Daniel lembrou que, depois de levar o tiro no olho, ainda foi atingido por outro disparo. “Isso na hora do meu socorro. Vários disparos continuaram sendo feitos e um deles atingiu as minhas costas. Eu já tinha recebido o primeiro disparo no olho”, lembrou.
Daniel também falou sobre a postura diante dos problemas sociais do país e ressaltou que não estava participando do protesto no dia 29 de maio.
“O que eles pediam lá servia para todos nós, que é vacina e alimento. Nada contra. Infelizmente, eu não participo dessas coisas, mas a gente precisa de vacina e de alimentação. O que está acontecendo é muito difícil no país”.
Sobre o depoimento desta segunda, Daniel afirmou que pretendia “falar a verdade” e tudo o que aconteceu, desde o momento em que ele saiu para pegar um ônibus. Também disse que esperava “o que é de direito em relação ao estado de Pernambuco”

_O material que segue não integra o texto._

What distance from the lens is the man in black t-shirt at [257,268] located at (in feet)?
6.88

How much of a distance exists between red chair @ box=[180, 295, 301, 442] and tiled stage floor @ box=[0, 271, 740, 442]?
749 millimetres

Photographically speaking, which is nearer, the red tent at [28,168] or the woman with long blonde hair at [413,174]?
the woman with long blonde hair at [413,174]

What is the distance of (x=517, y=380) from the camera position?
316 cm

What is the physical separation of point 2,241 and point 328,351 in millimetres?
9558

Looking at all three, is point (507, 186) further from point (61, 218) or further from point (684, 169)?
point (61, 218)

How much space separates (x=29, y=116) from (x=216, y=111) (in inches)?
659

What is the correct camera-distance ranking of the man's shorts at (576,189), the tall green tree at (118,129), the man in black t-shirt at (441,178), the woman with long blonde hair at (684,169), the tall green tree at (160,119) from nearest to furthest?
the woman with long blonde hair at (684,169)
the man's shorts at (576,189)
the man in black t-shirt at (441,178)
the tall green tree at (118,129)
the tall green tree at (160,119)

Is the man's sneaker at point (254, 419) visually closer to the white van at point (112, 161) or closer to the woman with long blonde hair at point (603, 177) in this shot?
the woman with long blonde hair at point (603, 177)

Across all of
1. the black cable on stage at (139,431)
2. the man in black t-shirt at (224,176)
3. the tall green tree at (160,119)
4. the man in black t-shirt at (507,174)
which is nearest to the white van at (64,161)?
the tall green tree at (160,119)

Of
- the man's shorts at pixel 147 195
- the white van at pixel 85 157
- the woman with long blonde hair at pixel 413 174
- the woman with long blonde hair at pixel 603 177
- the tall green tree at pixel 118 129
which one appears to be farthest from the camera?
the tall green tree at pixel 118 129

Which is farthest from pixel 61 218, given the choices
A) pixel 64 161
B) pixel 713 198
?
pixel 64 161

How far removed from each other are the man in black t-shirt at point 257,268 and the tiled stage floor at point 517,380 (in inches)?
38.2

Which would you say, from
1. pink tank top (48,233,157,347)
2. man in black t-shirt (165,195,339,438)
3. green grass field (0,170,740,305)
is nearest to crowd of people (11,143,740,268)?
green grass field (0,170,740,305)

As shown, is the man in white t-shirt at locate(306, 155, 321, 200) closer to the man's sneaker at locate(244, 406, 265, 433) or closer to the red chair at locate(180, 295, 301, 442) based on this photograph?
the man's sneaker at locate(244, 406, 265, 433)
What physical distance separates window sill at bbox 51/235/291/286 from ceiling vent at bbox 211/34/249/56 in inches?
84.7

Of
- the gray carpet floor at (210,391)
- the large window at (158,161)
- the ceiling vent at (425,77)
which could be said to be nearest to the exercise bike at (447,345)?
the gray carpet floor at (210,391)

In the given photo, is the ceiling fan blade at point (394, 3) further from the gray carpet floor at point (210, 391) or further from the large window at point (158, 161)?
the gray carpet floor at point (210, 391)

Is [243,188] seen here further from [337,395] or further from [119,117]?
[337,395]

“Queria ter minha visão de volta. Isso jamais vou ter. O meu olho foi retirado. Eu não tenho mais o olho esquerdo. Isso não volta mais. Nem a minha nem a do nosso amigo Jonas, que também é um pai de família e cidadão do bem”, declarou.
Sobre a expectativa de futuro, Daniel disse que “ a vida daqui pra frente está na mão de Deus”. “A gente tem muita fé em Deus. Eu tenho a minha família, mas vamos atrás da justiça”, afirmou.
O outro ferido com gravidade é o arrumador de contêineres Jonas Correia, de 29 anos, que também ficou sem enxergar com um dos olhos por causa de um tiro de bala de borracha disparado pela PM. A vereadora Liana Cirne (PT) foi agredida com spray de pimenta e precisou ser socorrida.
Por causa da ação truculenta da PM, a Polícia Civil, a Corregedoria-Geral da Secretaria de Defesa Social (SDS) e o Ministério Público de Pernambuco (MPPE) abriram procedimentos para investigar a conduta dos agentes de segurança.
O então secretário de Defesa Social, Antônio de Pádua, e o comandante da PM no dia do ato, coronel Vanildo Maranhão, deixaram o governo. O estado informou que eles “pediram exoneração”.
Além disso, 16 homens que participaram da ação truculenta foram afastados das ruas pela corporação. Três oficiais e outros praças foram identificados.
Por causa da ação truculenta de 29 de maio. o Ministério Público de Pernambuco recomendou que o estado adote medidas para evitar “excessos” em ações da PM em novos protestos contra o presidente Bolsonaro.
O caso é acompanhado por entidade de direitos humanos, que pediram apoio a instituições internacionais, como Organização das Nações Unidas (ONU) e Organização dos Estados Americanos ( OEA).
O governo do estado montou um grupo para acompanhar, com a sociedade civil, as ações dos movimentos sociais.
A Ordem dos Advogados do Brasil (OAB) em Pernambuco sugeriu a instalação de câmeras nos uniformes dos policiais, acopladas aos coletes, a exemplo da PM de São Paulo.